The Government has launched a new “degree apprenticeship” aimed at encouraging more young people to join the technology industry.
Under the scheme, young people will be able to gain a full honours degree while earning a wage. The Government will pay two-thirds of the costs and fees, up to a maximum cap (which is still to be confirmed). Employers will help meet the cost of the remaining third, and will pay the apprentice a wage while they study.
So far, a host of companies including Accenture, BT, Capgemini, HMRC and IBM have guaranteed 150 places on the scheme, which will cover subjects such as software design and information technology.
Universities signing up to the scheme include Aston, Exeter, Greenwich, Loughborough, Manchester Metropolitan and University College London.
The apprenticeships will prepare students for careers ranging from business analysis to software development and technology consultancy.

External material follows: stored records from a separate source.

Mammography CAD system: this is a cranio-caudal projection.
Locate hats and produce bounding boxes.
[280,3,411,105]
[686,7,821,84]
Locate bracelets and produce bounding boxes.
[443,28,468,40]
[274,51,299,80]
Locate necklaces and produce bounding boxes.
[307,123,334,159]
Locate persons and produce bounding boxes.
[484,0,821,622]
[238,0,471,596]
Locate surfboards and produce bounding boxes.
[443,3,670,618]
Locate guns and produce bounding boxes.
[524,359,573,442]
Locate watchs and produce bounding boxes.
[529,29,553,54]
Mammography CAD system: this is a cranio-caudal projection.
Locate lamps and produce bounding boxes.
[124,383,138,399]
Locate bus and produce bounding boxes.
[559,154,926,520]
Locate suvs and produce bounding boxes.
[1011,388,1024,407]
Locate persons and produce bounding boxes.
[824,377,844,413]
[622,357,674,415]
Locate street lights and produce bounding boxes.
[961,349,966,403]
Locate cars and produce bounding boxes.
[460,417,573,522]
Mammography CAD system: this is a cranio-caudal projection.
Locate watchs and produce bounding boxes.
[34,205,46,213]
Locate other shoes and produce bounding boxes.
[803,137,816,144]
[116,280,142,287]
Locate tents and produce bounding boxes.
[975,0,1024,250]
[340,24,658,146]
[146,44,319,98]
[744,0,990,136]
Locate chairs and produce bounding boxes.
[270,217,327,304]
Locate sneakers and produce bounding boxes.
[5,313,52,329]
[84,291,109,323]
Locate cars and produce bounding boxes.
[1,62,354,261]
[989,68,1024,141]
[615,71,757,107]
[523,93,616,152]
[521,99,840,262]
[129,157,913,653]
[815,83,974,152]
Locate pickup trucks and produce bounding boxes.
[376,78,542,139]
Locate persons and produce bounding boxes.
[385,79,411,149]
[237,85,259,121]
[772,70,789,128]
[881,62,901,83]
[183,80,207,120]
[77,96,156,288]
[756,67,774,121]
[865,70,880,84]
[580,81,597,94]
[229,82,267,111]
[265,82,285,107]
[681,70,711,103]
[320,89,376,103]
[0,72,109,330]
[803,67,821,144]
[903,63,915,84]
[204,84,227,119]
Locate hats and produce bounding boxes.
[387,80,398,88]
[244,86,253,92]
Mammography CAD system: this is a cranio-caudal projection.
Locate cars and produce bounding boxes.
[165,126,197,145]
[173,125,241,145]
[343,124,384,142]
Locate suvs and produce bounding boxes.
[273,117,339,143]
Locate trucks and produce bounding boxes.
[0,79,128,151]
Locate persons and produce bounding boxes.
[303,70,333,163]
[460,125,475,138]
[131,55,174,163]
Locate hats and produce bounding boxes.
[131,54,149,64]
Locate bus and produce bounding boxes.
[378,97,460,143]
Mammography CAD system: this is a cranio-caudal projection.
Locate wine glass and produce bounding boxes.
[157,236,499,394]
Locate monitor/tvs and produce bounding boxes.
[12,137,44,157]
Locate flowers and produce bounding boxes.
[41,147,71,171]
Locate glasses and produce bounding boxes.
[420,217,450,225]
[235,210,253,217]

The degree will test both academic learning and on-the-job practical training, and has been co-created by employers and universities.
Initially, the degree apprenticeships will focus on building digital talent, but they may be extended to other industries, according to digital economy minister Ed Vaizey, who said that the Government wanted “to ensure that education and training routes are providing the skills which employers need now and in the future”.
A survey by the CBI last year found that 39% of employers struggled to find staff with the appropriate skills in STEM (science, technology, engineering and maths) subjects, and 41% thought this shortage would continue to be an issue over the next three years.
Commenting on the launch of the new apprenticeships, Brian Lightman, general secretary of the Association of Schools and College Leaders, said: “There is massive demand for recruits to these industries who are highly skilled and knowledgeable.”
Capgemini’s UK chairman Christine Hodgson, who is on the board of technology employer body Tech Partnership, welcomed the new scheme, saying it would “enable young people to build the academic and practical skills needed for success in the tech sector and help create the talent needed to boost the digital economy”.